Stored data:

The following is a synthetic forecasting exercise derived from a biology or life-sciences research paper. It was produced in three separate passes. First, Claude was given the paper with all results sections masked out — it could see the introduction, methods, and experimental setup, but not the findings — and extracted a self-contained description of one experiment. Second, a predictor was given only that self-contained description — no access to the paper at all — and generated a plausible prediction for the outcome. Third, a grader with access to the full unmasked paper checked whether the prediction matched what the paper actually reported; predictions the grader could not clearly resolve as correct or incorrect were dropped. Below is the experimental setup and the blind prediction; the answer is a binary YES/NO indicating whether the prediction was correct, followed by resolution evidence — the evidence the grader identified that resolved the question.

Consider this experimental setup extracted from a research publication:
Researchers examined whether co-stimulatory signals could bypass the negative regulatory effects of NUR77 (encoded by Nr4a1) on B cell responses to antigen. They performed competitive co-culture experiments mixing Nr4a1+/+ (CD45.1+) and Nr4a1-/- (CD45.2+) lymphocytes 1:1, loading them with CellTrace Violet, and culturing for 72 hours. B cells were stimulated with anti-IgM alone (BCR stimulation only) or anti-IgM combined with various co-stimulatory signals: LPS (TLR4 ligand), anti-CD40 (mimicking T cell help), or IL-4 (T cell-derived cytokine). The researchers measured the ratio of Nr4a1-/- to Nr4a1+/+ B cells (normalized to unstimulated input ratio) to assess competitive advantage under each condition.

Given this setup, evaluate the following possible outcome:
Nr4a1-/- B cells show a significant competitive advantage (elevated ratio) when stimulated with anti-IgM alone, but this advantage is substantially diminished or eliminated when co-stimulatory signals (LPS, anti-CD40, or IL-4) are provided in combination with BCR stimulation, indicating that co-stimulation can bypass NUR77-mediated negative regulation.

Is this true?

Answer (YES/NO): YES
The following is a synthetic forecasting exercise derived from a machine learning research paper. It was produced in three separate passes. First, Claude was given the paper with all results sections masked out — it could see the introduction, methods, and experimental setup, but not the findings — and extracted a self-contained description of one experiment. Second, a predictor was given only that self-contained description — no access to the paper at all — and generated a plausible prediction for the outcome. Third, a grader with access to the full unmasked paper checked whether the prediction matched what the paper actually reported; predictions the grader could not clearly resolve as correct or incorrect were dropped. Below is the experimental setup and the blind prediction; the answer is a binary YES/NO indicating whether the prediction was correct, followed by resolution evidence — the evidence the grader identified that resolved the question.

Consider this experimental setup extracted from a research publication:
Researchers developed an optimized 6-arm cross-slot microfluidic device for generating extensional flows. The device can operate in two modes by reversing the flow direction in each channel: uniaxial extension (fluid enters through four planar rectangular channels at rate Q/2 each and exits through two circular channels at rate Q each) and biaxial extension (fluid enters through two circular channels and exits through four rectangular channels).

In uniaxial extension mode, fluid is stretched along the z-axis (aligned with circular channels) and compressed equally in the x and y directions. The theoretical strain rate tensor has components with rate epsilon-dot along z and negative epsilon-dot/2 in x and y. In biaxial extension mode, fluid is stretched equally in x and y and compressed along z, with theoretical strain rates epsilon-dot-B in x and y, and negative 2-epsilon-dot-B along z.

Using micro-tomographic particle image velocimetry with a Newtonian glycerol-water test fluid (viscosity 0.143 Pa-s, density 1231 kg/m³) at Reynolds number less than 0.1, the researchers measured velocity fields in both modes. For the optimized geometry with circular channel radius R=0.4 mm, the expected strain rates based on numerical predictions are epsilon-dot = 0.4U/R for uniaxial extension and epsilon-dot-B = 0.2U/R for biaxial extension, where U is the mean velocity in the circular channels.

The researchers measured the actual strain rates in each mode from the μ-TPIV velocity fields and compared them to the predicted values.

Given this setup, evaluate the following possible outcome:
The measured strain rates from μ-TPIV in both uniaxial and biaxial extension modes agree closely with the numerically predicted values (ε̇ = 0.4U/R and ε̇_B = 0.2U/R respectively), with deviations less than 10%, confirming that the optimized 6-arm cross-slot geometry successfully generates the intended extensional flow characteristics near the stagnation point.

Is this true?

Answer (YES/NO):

TASK STATEMENT
Show every line in the entries where the string "predicted" occurs.

ANSWER TO THIS EXERCISE
The researchers measured the actual strain rates in each mode from the μ-TPIV velocity fields and compared them to the predicted values.
The measured strain rates from μ-TPIV in both uniaxial and biaxial extension modes agree closely with the numerically predicted values (ε̇ = 0.4U/R and ε̇_B = 0.2U/R respectively), with deviations less than 10%, confirming that the optimized 6-arm cross-slot geometry successfully generates the intended extensional flow characteristics near the stagnation point.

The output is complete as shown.